George Washington Papers

From George Washington to William Livingston, 27 January 1781

To William Livingston

Ringwood [N.J.] Jany 27. 81

Dr Sir,

I have the pleasure to inform your Excellency that the measures concerted for quelling the mutiny in the Jersey line were this morning carried into full execution. The mutineers were unexpectedly surrounded and awed into an unconditional surrender with little hesitation and no resistance. Two of the principal actors were executed on the spot, the rest pardonned—The spirit of mutiny seems now to have completely subsided and to have given place to a genuine repentance.
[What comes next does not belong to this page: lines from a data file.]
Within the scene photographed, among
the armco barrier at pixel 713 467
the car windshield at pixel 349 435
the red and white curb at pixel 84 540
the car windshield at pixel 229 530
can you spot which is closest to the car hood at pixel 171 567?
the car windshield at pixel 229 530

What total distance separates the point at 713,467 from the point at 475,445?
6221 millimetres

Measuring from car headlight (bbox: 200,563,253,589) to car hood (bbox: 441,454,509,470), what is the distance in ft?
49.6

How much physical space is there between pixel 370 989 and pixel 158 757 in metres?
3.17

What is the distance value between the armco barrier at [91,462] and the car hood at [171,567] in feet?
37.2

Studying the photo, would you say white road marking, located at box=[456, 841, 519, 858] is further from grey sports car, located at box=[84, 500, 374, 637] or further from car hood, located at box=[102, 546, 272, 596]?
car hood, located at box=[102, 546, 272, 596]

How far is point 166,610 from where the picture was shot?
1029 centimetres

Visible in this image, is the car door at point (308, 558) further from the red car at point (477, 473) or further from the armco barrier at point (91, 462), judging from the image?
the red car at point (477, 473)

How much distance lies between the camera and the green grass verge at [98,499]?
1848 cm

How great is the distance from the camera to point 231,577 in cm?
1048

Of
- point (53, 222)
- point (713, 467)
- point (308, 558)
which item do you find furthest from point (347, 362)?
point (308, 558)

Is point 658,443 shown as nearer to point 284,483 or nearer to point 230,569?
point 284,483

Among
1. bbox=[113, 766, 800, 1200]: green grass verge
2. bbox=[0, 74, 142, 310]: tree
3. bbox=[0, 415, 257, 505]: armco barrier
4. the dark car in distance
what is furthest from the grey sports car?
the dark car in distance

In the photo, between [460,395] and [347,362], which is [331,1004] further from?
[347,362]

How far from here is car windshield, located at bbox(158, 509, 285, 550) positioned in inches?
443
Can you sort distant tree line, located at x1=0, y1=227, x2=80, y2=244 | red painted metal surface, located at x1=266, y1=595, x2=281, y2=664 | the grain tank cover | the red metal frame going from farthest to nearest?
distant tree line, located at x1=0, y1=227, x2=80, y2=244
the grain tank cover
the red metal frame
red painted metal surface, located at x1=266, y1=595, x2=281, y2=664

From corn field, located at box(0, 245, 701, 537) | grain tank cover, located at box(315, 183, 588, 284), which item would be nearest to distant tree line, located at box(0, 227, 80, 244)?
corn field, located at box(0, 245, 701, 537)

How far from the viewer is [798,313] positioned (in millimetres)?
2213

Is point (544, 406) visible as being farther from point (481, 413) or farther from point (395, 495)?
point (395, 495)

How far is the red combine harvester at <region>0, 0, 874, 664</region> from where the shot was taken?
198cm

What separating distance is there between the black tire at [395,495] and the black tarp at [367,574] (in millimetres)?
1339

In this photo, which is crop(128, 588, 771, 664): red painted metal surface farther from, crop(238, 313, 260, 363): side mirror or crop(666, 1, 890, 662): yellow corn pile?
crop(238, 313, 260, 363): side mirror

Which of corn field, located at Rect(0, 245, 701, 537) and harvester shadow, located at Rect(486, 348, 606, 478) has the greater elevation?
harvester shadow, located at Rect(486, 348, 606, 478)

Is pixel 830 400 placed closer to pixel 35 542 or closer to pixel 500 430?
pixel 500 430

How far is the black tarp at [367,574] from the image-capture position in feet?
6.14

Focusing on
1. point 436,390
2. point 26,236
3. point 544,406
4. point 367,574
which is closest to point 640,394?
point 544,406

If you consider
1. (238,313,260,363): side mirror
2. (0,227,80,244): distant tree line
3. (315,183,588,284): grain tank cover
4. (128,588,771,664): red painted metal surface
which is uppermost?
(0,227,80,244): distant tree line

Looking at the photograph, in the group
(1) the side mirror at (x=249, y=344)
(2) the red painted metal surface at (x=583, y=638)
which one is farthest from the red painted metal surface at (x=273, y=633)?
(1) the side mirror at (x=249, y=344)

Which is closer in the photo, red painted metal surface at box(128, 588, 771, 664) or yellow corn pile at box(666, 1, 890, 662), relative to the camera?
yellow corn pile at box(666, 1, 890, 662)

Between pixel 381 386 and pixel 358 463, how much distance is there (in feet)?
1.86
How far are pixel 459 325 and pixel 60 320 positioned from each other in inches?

This was very far from being the case previous to this step, nottwithstanding the apparent submission which the assurances of redress had produced—they still continued insolent and refractory, and disobedient to the commands of their officers.1

A general pardon was promised by Colonel Dayton, on condition of an immediate and full return to duty2—This condition was not performed on the part of the mutineers and of course they were not in-titled to the benefit of the promise, besides which the existence of the army called for an example.3 I have the honor to be with perfect respect and regard Yr Excellys Most Obedient st.

Df, in Alexander Hamilton’s writing, DLC:GW; Varick transcript, DLC:GW.

3For Livingston’s reply on 4 Feb., see GW to Livingston, 13 Feb., n.1.